THE BAKER HUGHES WORKSHEET ANALYSIS
The nonrecurring items located in the Baker Hughes annual report are enumerated in the completed SEB worksheet in Exhibit 2.35. Each of the nonrecurring items is recorded on the SEB worksheet. When an item is disclosed for the first, second, third, or fourth time, it is designated by a corresponding superscript
in a summary of the search process provided in Exhibit 2.36. For purposes of illustration, all nonrecurring items have been recorded on the SEB worksheet without regard to their materiality. We have followed this procedure because a materiality threshold would exclude a series of either immaterial gains or losses that could, in combination, distort a firm’s apparent profitability. An effort is made to consider the possible effects of materiality in a report on the efficiency of the search process presented in Exhibit 2.37.

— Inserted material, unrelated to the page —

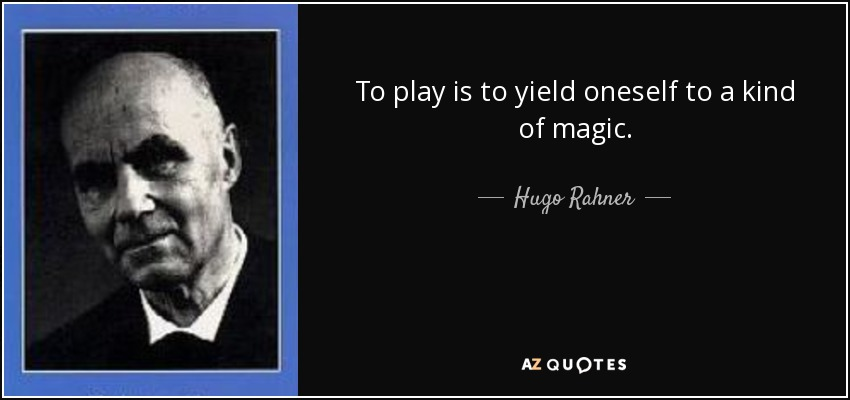 To play is to yield oneself to a kind of magic. - Hugo Rahner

Without adjustment, Baker Hughes’s income statement reports net income of $105.4 million in 1995, $176.4 million in 1996, and $97.0 million in 1997. The impression obtained is a company with a volatile earnings stream and no apparent growth. However, the complete adjustment for nonrecurring items conveys quite a different message. After restatement, sustainable earnings amount to $97.4 million in 1995, $158.6 million in 1996, and $241.3 million in 1997. This suggests that profits are in fact growing, though acquisitions have contributed to this result.
It should be clear that the number and magnitude of nonrecurring items identified in the Baker Hughes annual report caused its unanalyzed earnings data to be unreliable indicators of profit performance. Without the comprehensive identification of nonrecurring items and the development of the SEB
worksheet, the company’s three-year operating performance is virtually impossible to discern. The efficient search sequence for identifying nonrecurring items in Exhibit 2.3 was based on the experience of the authors supported by a large-scale study of nonrecurring items by H. Choi. While the recommended search sequence may not be equally effective in all cases, Exhibit 2.37 demonstrates that most of Baker Hughes’s nonrecurring items could be located by employing only steps 1 to 5, a sequence that is very cost-effective. In fact, 92% of all material nonrecurring items were located through the first four steps of the search sequence. Further, locating these items requires reading very little text, and the nonrecurring items are generally set out prominently in either statements or schedules.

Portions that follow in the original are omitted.